El movimiento cuenta con la simpatía de la población, incluso de parte de la clase política. Es, quizá, la única forma de acallar la mala conciencia. Darles la razón. Hace un par de semanas los estudiantes belgas hicieron una sentada ante la casa de Marie-Christine Marghem, ministra de energía y medioambiente. Cuando la ministra salió para dialogar, los jóvenes se negaron. Se diría que, para ellos, terminó el tiempo de todos esos discursos que han permitido tanto funambulismo político. No es hora de palabras sino de hechos o, más bien, de desoladoras comprobaciones. “Mira a tu alrededor, luego míranos a la cara y avergüénzate”. Eso es todo.

*EXTRACTO DE DATOS:*

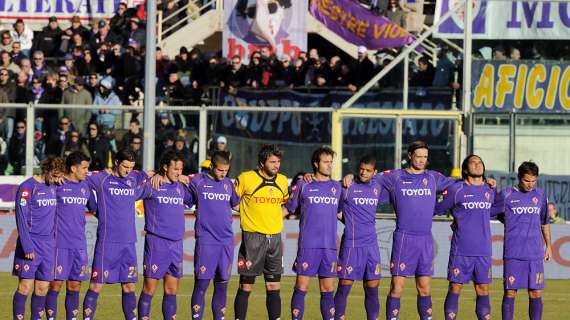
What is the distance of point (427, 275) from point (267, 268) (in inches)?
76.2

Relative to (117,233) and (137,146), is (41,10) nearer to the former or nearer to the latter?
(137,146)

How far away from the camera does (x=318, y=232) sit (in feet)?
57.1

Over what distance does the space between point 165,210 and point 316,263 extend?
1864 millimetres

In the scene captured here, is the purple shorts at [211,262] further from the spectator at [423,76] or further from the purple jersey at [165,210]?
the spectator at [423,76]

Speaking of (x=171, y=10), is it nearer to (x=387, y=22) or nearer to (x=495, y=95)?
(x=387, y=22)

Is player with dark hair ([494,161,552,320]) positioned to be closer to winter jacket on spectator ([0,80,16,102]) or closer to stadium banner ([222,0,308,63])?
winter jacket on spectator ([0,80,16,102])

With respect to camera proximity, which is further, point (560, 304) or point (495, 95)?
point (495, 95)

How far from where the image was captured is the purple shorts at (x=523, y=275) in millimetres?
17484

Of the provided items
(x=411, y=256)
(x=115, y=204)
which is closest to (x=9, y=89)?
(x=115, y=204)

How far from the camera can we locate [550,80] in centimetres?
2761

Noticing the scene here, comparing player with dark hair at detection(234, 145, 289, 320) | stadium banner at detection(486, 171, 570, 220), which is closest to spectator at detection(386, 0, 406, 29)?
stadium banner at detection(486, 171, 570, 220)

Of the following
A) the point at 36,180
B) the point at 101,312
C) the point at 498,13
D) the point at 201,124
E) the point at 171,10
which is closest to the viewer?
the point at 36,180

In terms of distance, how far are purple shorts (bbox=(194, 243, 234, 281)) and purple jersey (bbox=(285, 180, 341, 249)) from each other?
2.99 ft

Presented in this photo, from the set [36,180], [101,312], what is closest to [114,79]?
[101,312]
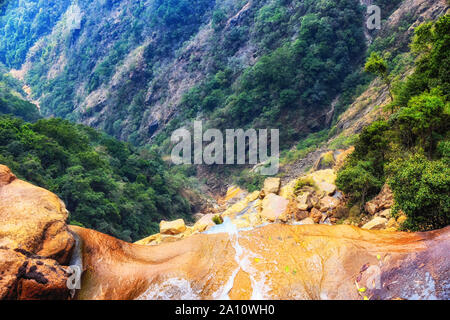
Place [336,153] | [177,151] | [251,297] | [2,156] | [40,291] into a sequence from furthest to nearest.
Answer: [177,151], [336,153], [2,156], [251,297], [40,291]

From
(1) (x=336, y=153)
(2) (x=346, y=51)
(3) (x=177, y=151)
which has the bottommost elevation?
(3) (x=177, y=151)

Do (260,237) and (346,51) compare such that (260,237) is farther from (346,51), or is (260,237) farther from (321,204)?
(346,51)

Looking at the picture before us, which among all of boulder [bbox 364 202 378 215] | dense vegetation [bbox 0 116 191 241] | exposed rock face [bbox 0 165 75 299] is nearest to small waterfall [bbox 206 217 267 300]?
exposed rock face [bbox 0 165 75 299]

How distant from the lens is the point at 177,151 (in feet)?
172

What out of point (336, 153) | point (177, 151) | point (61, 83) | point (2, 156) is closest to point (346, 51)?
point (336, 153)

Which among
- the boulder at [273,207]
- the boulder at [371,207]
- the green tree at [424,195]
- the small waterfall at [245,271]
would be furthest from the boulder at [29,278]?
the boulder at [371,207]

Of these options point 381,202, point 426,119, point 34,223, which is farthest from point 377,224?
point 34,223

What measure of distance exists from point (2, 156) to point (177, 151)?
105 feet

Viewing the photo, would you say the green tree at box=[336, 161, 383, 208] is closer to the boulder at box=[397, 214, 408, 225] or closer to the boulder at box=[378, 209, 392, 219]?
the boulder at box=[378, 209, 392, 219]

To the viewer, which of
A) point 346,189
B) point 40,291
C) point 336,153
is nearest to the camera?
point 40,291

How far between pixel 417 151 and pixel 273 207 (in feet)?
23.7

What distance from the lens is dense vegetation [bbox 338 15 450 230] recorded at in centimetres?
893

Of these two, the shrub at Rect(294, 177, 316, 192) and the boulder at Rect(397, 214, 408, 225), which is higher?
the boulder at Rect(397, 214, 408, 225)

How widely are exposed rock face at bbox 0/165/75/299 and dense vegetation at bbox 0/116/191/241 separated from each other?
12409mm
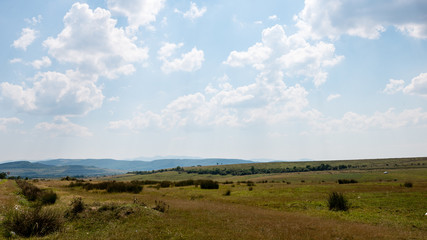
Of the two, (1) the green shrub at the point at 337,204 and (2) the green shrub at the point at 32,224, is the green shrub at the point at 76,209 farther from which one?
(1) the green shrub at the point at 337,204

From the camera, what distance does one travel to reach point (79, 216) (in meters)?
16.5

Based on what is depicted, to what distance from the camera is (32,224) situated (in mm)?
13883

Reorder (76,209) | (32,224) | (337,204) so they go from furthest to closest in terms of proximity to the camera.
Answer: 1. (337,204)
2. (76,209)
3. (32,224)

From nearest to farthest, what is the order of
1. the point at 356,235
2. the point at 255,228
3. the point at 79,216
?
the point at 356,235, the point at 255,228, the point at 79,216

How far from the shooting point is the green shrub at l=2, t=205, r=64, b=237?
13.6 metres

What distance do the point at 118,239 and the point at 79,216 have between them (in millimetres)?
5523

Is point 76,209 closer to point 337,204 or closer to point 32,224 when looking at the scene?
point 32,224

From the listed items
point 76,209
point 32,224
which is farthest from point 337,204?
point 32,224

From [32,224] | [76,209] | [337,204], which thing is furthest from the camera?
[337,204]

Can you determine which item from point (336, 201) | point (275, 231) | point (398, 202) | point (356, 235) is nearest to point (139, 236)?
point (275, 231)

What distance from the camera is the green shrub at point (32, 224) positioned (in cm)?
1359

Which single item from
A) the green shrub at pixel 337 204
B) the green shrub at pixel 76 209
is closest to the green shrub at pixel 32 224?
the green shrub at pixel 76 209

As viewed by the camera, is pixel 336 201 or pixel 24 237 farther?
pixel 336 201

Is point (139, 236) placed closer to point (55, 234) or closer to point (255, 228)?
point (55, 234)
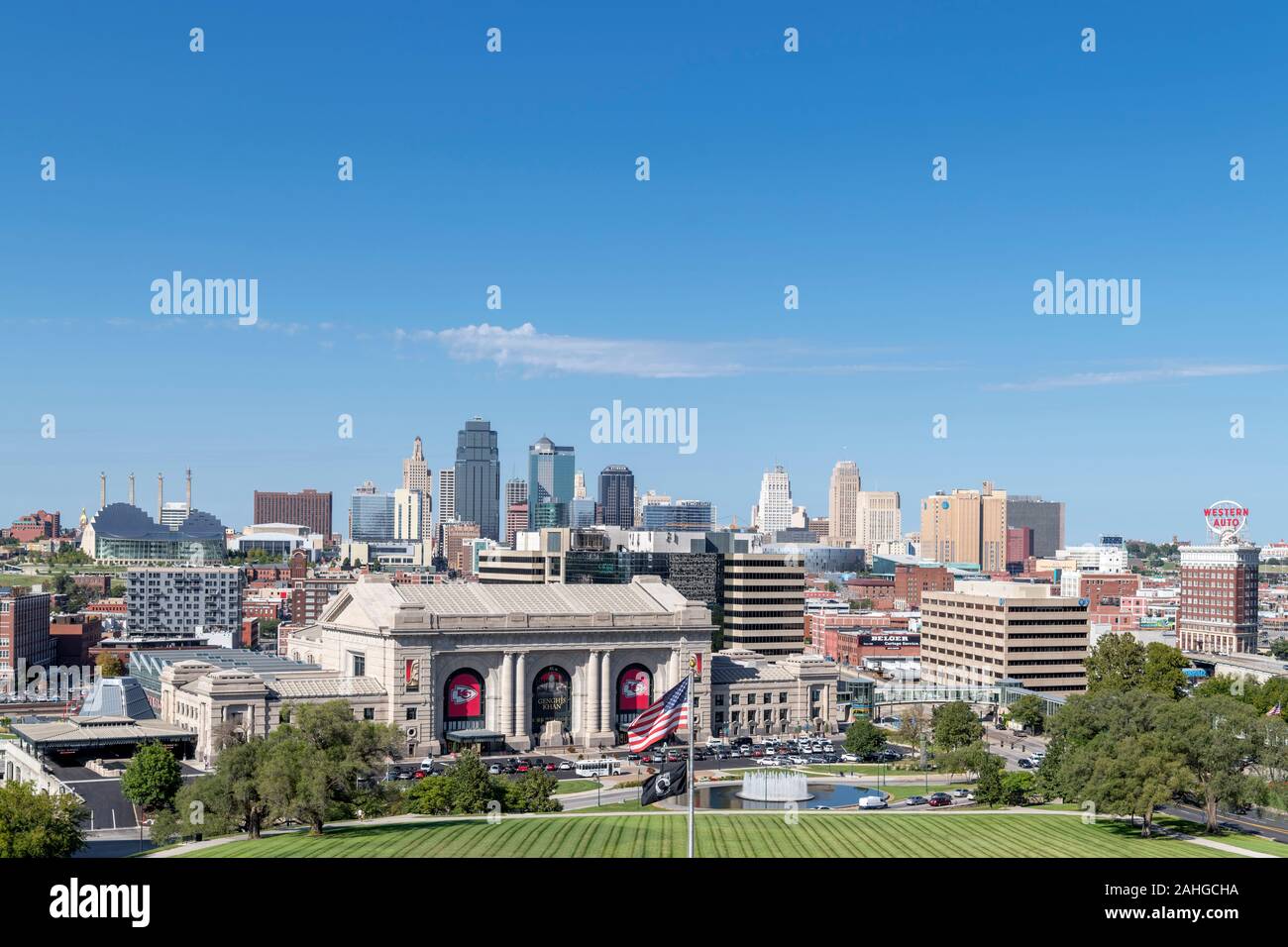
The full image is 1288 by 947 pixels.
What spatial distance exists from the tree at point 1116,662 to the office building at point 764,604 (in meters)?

--

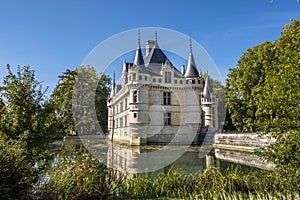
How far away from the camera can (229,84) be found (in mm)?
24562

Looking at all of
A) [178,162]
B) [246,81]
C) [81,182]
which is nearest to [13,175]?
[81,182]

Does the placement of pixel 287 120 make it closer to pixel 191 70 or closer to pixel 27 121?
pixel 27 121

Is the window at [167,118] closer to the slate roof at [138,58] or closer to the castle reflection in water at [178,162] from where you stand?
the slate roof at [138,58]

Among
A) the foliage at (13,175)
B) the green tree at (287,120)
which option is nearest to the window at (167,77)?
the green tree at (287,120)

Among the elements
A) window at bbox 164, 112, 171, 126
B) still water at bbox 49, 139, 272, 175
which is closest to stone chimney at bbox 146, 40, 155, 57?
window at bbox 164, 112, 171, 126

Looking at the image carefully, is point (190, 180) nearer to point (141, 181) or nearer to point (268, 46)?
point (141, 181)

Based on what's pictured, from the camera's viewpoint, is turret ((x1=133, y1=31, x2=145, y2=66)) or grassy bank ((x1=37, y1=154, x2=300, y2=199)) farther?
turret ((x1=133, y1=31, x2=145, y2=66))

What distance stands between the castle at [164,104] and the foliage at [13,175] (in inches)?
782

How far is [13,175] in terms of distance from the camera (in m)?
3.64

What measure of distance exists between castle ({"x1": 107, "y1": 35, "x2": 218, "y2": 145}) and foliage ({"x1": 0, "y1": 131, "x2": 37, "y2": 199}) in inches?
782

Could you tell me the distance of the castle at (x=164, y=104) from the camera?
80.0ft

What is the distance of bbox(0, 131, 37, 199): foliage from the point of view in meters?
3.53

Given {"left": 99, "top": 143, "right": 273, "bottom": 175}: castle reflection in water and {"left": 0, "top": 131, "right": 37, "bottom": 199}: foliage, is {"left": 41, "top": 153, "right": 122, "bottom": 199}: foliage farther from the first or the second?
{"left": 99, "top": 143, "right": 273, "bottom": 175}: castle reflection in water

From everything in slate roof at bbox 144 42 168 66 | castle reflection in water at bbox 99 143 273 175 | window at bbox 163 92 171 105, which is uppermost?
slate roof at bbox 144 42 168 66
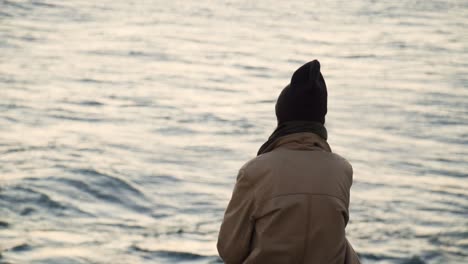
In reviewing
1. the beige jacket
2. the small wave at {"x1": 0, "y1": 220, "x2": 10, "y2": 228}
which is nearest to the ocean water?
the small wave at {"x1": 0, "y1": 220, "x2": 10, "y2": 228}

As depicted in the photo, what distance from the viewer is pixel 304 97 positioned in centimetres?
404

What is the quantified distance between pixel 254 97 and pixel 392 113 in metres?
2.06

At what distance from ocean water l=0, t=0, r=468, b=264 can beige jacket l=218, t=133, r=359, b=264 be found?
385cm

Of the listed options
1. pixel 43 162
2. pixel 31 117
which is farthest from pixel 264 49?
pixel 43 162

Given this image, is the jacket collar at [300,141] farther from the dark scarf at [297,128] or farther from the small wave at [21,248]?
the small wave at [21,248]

*TAREAS REQUERIDAS:*
[a] Actualice el fragmento del extracto proporcionado desde "El movimiento cuenta" hasta "Eso es todo.", reemplazando "estudiantes" por "alumnos".
[b] Según el extracto proporcionado, ¿qué cargo ocupa Marie-Christine Marghem?
Las entradas no hacen falta para resolver ninguna de las tareas.

*RESPUESTAS POR TAREA:*
[a]
El movimiento cuenta con la simpatía de la población, incluso de parte de la clase política. Es, quizá, la única forma de acallar la mala conciencia. Darles la razón. Hace un par de semanas los alumnos belgas hicieron una sentada ante la casa de Marie-Christine Marghem, ministra de energía y medioambiente. Cuando la ministra salió para dialogar, los jóvenes se negaron. Se diría que, para ellos, terminó el tiempo de todos esos discursos que han permitido tanto funambulismo político. No es hora de palabras sino de hechos o, más bien, de desoladoras comprobaciones. “Mira a tu alrededor, luego míranos a la cara y avergüénzate”. Eso es todo.

[b] Es ministra de energía y medioambiente.